Text in the records must be reproduced exactly, and pictures must be skipped.

EXCERPTED RECORDS START

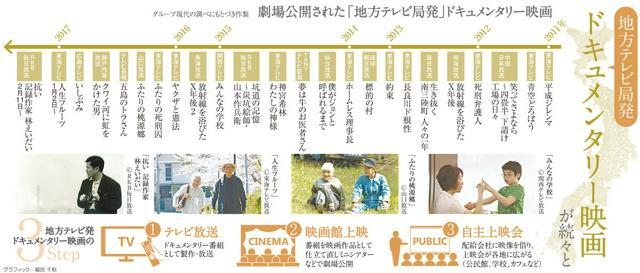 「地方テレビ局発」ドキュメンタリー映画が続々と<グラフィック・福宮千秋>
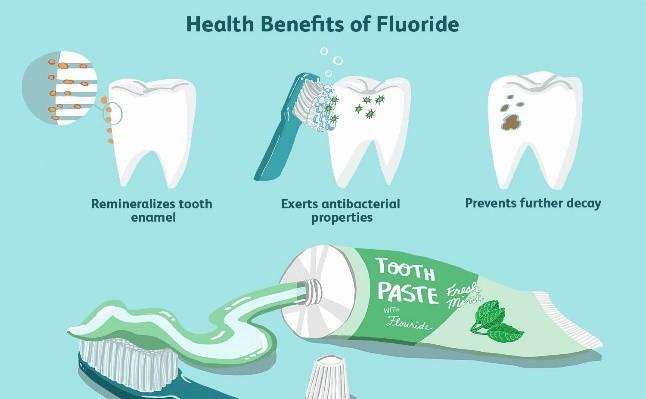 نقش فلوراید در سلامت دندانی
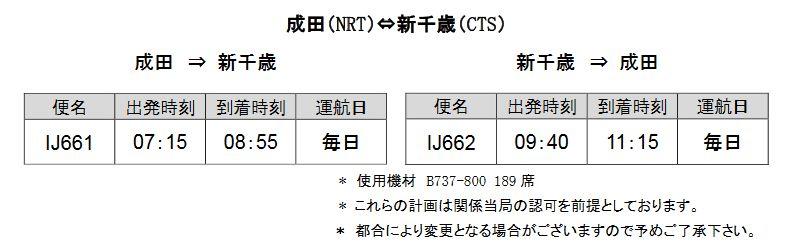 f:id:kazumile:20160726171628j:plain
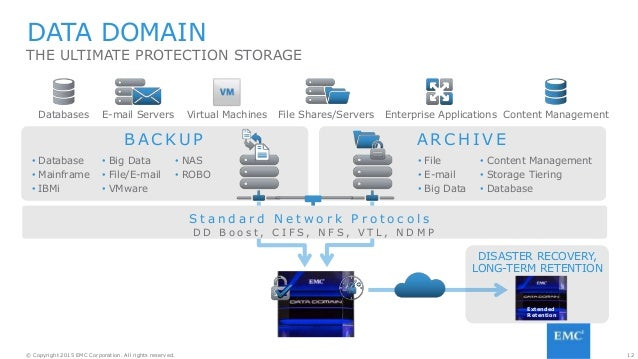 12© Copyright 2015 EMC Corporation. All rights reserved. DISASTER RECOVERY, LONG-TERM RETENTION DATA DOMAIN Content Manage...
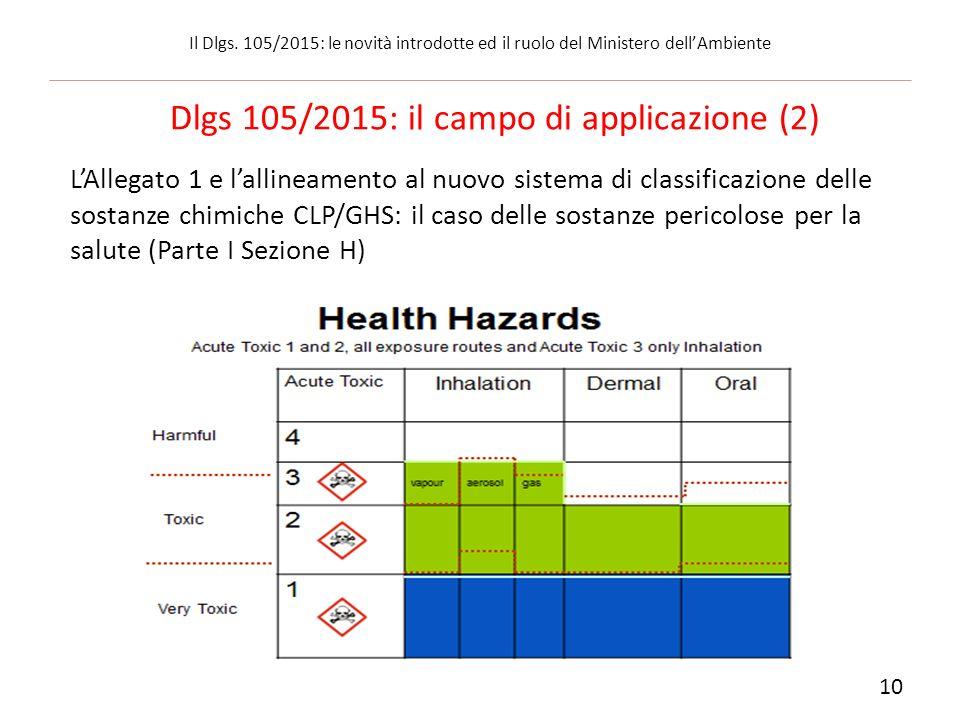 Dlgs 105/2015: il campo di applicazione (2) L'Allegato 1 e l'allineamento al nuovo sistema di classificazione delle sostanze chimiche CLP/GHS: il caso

EXCERPTED RECORDS END

- EXERCISE RESULT:
 「地方テレビ局発」ドキュメンタリー映画が続々と<グラフィック・福宮千秋>
 نقش فلوراید در سلامت دندانی
 f:id:kazumile:20160726171628j:plain
 12© Copyright 2015 EMC Corporation. All rights reserved. DISASTER RECOVERY, LONG-TERM RETENTION DATA DOMAIN Content Manage...
 Dlgs 105/2015: il campo di applicazione (2) L'Allegato 1 e l'allineamento al nuovo sistema di classificazione delle sostanze chimiche CLP/GHS: il caso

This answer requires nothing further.